Ptilotus leucocoma, commonly known as small purple foxtail is a species of flowering plant in the family Amaranthaceae and is endemic to inland eastern Australia. It is a spreading perennial herb with linear stem leaves and cylindrical spikes of deep red to purple flowers.

==Description==
Ptilotus leucocoma is a spreading perennial herb that typically grows to a height of about 30 cm. Its stems leaves are linear, 10–30 mm long. The flowers purple and arranged in cylindrical spikes 20–25 mm long and about 10 mm wide, each flower with perianth segments 5–6 mm long, the outer surface covered with soft hairs and the inner surface with woolly hairs at the base but glabrous above.

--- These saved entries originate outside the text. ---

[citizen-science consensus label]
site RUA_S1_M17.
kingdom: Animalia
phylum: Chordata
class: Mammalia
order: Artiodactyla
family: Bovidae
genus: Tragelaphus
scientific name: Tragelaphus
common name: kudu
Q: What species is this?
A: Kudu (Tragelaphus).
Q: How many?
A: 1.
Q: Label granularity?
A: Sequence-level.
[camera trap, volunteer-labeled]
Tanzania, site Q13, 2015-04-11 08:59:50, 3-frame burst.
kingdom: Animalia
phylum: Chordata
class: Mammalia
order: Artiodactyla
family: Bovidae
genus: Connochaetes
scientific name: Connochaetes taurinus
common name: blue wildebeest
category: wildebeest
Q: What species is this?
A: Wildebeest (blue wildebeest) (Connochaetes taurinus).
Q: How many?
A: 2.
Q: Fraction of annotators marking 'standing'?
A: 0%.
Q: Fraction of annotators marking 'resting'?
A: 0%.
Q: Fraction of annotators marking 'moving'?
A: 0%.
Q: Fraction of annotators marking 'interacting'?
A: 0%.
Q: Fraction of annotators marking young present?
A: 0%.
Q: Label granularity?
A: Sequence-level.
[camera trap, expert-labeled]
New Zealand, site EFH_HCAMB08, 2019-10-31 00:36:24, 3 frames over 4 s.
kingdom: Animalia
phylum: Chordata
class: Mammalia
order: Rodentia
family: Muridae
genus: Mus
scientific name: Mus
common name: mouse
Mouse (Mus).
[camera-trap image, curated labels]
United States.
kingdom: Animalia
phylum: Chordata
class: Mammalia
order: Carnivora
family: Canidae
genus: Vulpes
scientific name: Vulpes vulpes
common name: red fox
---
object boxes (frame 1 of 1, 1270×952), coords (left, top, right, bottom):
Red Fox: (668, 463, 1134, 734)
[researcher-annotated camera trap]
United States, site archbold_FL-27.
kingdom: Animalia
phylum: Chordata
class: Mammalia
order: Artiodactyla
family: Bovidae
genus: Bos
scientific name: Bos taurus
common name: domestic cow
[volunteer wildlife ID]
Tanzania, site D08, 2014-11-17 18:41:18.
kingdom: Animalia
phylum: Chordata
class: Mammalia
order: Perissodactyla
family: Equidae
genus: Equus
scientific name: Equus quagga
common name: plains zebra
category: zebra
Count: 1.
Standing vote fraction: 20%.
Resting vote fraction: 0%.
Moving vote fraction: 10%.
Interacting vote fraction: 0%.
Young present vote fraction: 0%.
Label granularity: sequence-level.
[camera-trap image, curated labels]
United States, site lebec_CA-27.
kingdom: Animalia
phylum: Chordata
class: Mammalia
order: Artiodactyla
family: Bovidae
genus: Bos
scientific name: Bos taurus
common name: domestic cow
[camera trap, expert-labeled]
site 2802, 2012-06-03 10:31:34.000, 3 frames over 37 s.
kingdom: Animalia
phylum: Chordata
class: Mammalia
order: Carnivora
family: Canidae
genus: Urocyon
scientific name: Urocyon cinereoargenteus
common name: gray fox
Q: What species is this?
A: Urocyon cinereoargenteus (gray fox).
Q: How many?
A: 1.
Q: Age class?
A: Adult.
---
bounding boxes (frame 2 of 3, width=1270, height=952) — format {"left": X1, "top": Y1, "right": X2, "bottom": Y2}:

There are 5 stamens and the ovary is stalked and glabrous.

==Taxonomy==
This species was first formally described in 1849 by Alfred Moquin-Tandon who gave it the name Trichinium leucocoma in de Candolle's Prodromus Systematis Naturalis Regni Vegetabilis. in 1882, Ferdinand von Mueller transferred the species to Ptilotus as P. leucocoma in his Systematic Census of Australian Plants.

==Distribution and habitat==
Small purple foxtail is widespread from near Wilcannia in western New South Wales to Windorah in Queensland with outlying populations near Cloncurry and 60 km west of Urandangie. It grows on sandy loam with mulga or on stony hills with Eremophila or Senna species.